## What to produce
Can you lay out the items as a numbered list, from the first line through the line holding "5.05 metres", inclusive, with blank lines dropped and the pictures left out?

——————————

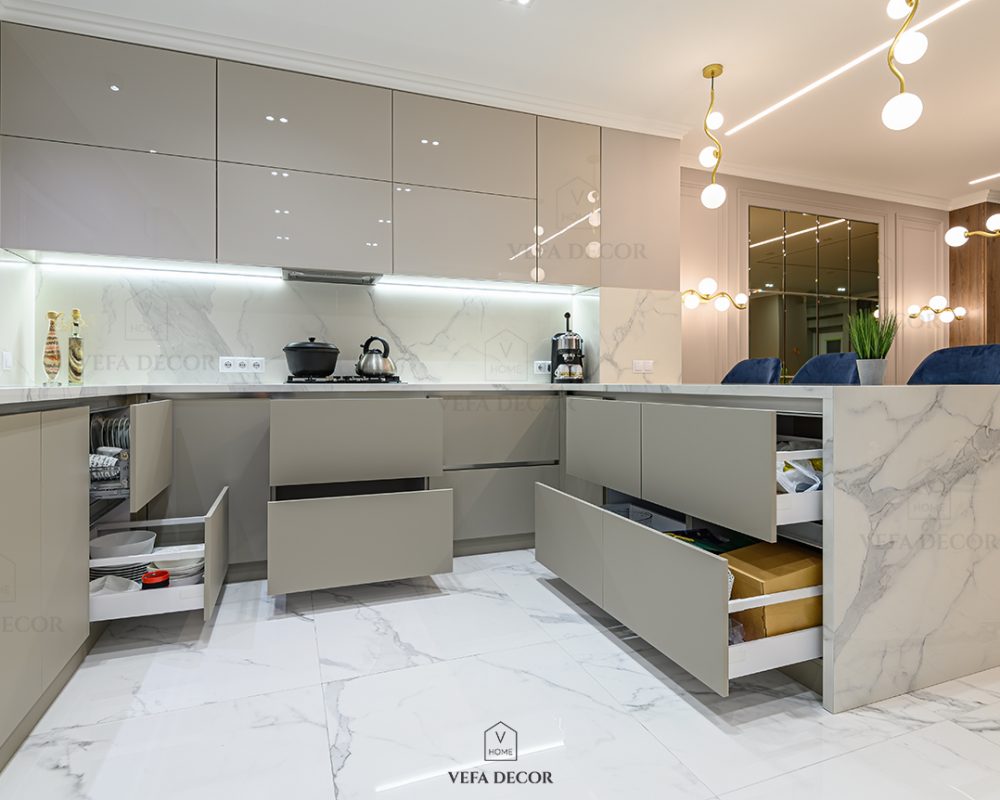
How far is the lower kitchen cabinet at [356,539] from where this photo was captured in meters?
1.94

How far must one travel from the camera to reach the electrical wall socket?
285cm

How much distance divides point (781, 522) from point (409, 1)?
255 centimetres

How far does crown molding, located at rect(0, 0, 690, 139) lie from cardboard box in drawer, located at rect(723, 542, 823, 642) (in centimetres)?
280

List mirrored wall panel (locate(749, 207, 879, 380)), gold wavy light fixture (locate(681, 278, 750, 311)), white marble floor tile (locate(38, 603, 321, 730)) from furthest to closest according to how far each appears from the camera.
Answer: mirrored wall panel (locate(749, 207, 879, 380)) < gold wavy light fixture (locate(681, 278, 750, 311)) < white marble floor tile (locate(38, 603, 321, 730))

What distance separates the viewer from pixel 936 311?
5.05 metres

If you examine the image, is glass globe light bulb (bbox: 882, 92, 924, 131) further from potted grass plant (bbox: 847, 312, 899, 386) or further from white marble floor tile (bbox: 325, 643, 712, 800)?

——————————

## Final result
1. How far is the lower kitchen cabinet at [356,539] from where this photo was captured in meters?
2. 1.94
3. How far must one travel from the camera to reach the electrical wall socket?
4. 285cm
5. How much distance divides point (781, 522) from point (409, 1)?
6. 255 centimetres
7. How far does crown molding, located at rect(0, 0, 690, 139) lie from cardboard box in drawer, located at rect(723, 542, 823, 642) (in centimetres)?
8. 280
9. List mirrored wall panel (locate(749, 207, 879, 380)), gold wavy light fixture (locate(681, 278, 750, 311)), white marble floor tile (locate(38, 603, 321, 730)) from furthest to closest according to how far each appears from the camera.
10. Answer: mirrored wall panel (locate(749, 207, 879, 380)) < gold wavy light fixture (locate(681, 278, 750, 311)) < white marble floor tile (locate(38, 603, 321, 730))
11. What distance separates the viewer from pixel 936 311?
12. 5.05 metres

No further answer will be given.